* PROBLEM REQUIREMENTS
In the entries below, copy the stretch from the line containing "By distance from" through the line containing "Answer: the grass" word for word, including both of those lines.

(Entries on spatial positioning)

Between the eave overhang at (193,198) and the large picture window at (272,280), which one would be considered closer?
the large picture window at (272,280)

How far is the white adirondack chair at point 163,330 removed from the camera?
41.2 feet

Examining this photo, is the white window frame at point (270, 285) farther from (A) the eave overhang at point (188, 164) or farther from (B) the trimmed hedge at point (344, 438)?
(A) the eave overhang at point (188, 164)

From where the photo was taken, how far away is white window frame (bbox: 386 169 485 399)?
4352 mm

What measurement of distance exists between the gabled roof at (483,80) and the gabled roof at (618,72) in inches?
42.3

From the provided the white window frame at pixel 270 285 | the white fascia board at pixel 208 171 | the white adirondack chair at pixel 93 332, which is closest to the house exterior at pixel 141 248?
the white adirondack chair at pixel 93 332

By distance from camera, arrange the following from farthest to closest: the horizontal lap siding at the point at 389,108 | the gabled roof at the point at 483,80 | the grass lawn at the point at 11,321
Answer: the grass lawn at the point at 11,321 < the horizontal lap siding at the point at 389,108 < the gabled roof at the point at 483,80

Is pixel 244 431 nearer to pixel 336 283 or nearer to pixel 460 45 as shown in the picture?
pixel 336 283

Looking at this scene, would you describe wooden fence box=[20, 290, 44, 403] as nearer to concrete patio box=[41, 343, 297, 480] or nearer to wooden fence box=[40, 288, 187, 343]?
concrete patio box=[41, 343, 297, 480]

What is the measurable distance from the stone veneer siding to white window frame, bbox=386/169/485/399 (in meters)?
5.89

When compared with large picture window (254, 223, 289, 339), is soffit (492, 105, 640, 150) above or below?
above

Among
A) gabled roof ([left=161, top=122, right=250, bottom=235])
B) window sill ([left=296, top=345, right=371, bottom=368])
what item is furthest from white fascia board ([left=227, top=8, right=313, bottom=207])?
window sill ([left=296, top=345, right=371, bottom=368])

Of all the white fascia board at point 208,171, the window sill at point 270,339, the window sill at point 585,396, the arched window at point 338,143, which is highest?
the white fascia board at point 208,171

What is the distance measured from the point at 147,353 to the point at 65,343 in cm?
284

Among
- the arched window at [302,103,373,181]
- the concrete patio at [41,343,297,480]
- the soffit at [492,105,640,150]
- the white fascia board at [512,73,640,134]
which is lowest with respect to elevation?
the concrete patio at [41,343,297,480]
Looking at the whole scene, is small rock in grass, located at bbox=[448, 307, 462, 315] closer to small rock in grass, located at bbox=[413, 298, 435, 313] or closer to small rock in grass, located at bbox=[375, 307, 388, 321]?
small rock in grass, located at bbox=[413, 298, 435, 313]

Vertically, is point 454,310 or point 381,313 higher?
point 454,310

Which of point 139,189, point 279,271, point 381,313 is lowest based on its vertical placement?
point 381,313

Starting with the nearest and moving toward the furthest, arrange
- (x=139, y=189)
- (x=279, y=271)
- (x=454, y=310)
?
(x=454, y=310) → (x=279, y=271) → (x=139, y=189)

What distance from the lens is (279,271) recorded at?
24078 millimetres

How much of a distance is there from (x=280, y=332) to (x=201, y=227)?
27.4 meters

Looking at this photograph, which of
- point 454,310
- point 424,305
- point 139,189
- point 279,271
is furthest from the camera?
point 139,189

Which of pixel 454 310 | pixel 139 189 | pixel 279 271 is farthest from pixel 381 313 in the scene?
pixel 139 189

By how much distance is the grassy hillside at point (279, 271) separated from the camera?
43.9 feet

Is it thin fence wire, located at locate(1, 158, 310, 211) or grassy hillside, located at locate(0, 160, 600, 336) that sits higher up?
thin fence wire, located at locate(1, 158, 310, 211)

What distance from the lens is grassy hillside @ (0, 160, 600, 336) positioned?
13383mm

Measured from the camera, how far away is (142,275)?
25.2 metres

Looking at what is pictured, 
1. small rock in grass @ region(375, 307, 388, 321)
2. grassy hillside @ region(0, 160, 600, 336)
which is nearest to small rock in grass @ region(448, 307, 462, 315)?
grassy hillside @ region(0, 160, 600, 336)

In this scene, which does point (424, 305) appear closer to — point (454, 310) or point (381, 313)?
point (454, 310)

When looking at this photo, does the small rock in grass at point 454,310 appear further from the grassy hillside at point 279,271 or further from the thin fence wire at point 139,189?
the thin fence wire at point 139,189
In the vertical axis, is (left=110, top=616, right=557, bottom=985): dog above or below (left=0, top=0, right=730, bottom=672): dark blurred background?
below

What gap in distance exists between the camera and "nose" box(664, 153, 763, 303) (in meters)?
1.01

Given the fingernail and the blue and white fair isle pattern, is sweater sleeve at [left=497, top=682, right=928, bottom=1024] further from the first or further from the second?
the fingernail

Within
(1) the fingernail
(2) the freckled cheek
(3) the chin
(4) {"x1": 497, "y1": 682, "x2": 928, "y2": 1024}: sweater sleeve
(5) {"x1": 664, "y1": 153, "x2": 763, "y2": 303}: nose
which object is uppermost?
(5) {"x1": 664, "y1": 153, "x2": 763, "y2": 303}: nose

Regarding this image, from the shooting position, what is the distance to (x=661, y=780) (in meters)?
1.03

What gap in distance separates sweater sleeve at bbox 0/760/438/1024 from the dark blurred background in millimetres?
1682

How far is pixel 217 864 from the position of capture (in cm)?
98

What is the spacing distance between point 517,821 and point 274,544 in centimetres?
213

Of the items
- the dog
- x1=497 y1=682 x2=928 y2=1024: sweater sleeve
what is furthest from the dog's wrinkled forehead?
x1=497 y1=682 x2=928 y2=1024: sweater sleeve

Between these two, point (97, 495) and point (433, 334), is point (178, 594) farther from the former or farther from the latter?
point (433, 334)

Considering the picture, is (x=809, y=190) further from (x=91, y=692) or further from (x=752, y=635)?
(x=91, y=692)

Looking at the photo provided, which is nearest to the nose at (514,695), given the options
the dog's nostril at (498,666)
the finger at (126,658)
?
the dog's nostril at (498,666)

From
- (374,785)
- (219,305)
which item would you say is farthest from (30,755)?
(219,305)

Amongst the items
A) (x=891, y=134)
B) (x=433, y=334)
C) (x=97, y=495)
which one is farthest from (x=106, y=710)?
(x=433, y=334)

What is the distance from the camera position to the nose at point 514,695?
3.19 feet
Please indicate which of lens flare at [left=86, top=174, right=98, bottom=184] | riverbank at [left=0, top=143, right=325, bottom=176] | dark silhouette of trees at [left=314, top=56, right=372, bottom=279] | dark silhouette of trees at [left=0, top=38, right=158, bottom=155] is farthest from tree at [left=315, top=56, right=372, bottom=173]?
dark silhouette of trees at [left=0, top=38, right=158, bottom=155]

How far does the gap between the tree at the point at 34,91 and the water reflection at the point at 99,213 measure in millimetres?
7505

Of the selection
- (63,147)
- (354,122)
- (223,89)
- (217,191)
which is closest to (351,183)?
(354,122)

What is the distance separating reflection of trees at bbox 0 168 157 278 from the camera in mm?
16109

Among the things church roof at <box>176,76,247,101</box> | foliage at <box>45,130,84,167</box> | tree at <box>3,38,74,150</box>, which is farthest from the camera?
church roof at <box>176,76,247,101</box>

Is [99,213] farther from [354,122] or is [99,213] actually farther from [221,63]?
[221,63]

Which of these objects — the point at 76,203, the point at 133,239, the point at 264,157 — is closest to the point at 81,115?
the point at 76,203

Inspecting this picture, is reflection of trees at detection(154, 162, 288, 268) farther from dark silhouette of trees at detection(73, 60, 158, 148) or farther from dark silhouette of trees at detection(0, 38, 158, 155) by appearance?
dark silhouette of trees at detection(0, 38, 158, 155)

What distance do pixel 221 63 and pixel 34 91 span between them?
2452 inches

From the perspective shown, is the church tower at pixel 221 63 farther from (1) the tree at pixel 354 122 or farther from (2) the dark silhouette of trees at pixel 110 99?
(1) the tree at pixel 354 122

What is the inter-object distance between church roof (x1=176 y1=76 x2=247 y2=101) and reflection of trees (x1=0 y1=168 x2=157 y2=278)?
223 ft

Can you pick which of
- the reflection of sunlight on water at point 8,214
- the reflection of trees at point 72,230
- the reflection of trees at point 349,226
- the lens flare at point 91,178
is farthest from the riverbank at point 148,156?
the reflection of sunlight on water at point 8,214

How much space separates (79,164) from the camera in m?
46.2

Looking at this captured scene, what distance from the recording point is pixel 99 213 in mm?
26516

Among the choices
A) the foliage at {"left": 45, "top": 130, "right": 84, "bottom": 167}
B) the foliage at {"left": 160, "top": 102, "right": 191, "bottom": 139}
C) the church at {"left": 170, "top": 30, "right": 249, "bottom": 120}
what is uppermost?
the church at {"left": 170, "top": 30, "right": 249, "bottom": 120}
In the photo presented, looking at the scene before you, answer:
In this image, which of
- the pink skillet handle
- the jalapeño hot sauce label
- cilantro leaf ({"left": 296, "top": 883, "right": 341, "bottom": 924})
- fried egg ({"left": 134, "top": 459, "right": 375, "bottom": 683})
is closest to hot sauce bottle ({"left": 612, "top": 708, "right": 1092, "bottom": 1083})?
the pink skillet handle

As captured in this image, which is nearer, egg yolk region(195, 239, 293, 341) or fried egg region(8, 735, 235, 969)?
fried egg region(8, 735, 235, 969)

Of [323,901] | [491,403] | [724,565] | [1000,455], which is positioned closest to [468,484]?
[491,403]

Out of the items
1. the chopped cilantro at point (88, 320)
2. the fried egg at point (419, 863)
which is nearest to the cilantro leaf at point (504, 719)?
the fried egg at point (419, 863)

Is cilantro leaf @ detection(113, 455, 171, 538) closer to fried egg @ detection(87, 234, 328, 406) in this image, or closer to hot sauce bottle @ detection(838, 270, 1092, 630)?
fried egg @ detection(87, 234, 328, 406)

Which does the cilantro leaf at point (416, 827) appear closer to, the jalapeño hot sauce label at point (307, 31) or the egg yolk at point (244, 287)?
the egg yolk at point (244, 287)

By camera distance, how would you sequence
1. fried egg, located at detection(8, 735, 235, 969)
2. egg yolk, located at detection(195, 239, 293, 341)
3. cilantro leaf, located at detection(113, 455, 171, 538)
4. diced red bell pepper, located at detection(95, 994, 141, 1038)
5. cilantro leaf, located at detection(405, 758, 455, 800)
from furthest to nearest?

* OUTPUT OF THE TASK
By distance from camera, arrange the following from farthest to closest: the horizontal lap siding at the point at 389,108 | the gabled roof at the point at 483,80 | the grass lawn at the point at 11,321
Answer: the grass lawn at the point at 11,321 < the horizontal lap siding at the point at 389,108 < the gabled roof at the point at 483,80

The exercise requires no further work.